What this task involves: Please repeat the records below exactly, skipping any pictures.

Saved entries
⁂

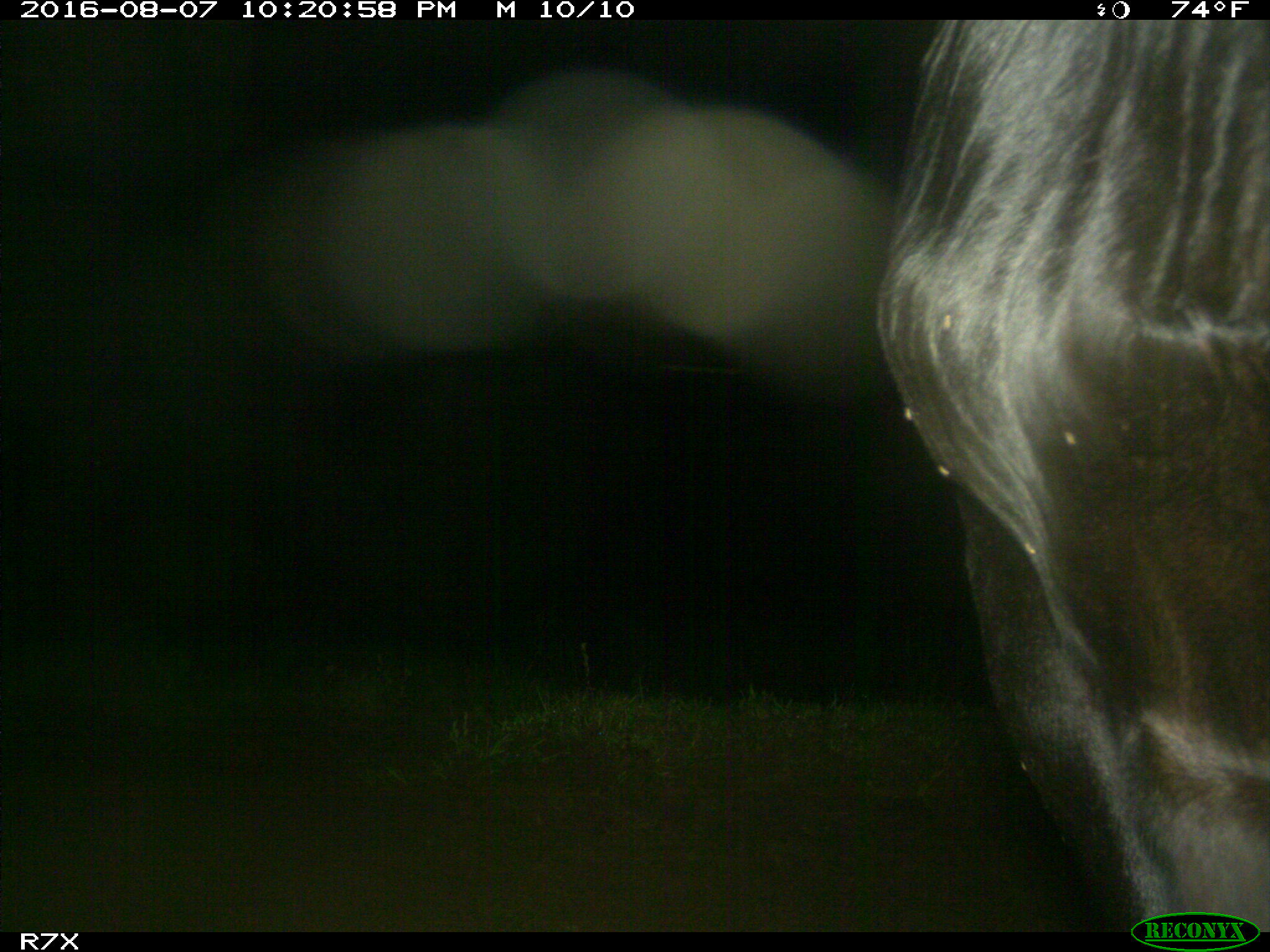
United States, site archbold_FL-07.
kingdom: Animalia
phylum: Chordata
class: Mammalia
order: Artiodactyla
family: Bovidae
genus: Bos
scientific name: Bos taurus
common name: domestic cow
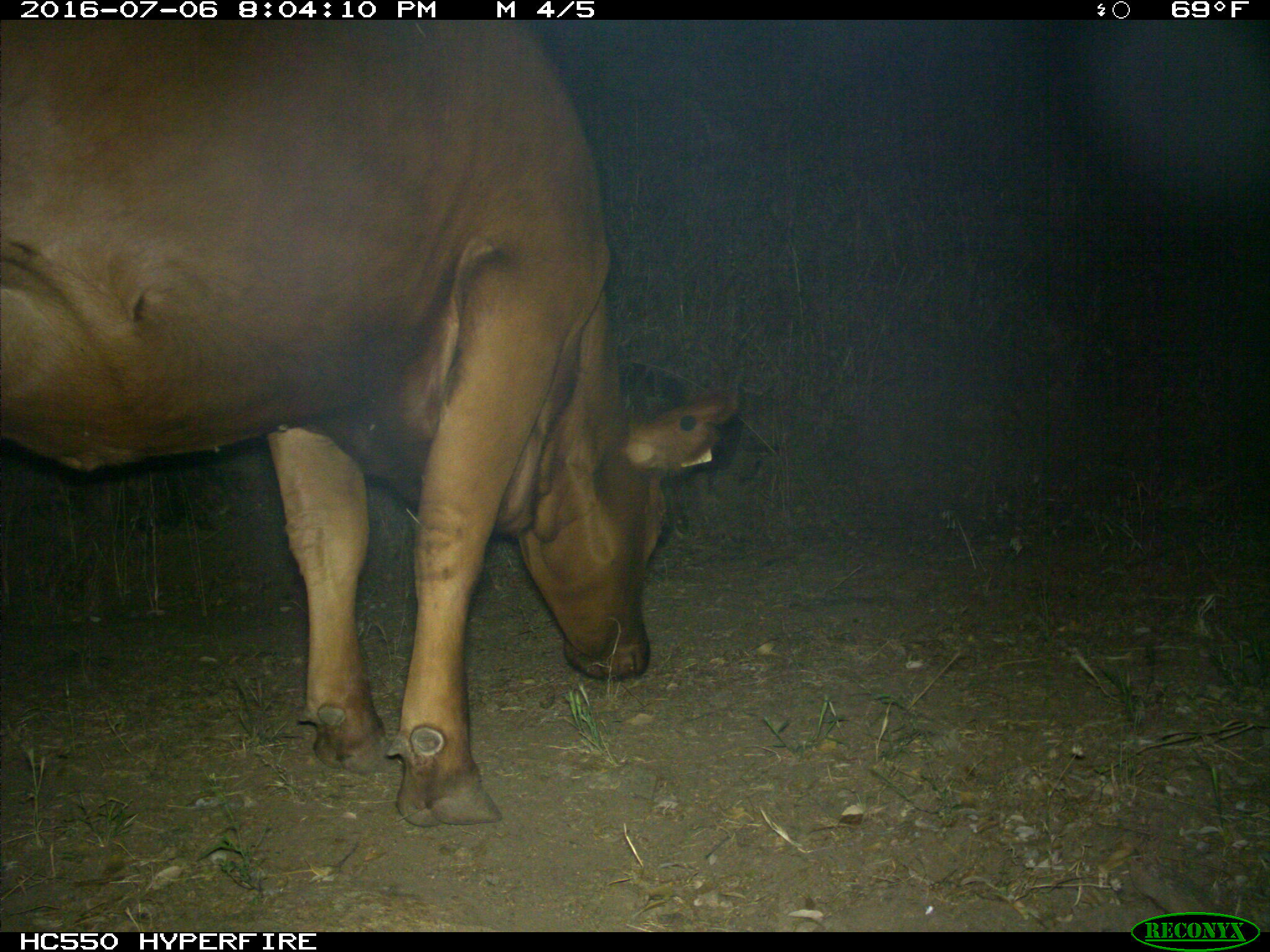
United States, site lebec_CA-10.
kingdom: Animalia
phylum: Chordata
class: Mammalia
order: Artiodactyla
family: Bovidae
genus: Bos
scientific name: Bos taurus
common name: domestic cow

⁂

Exercise response:
United States, site archbold_FL-07.
kingdom: Animalia
phylum: Chordata
class: Mammalia
order: Artiodactyla
family: Bovidae
genus: Bos
scientific name: Bos taurus
common name: domestic cow
United States, site lebec_CA-10.
kingdom: Animalia
phylum: Chordata
class: Mammalia
order: Artiodactyla
family: Bovidae
genus: Bos
scientific name: Bos taurus
common name: domestic cow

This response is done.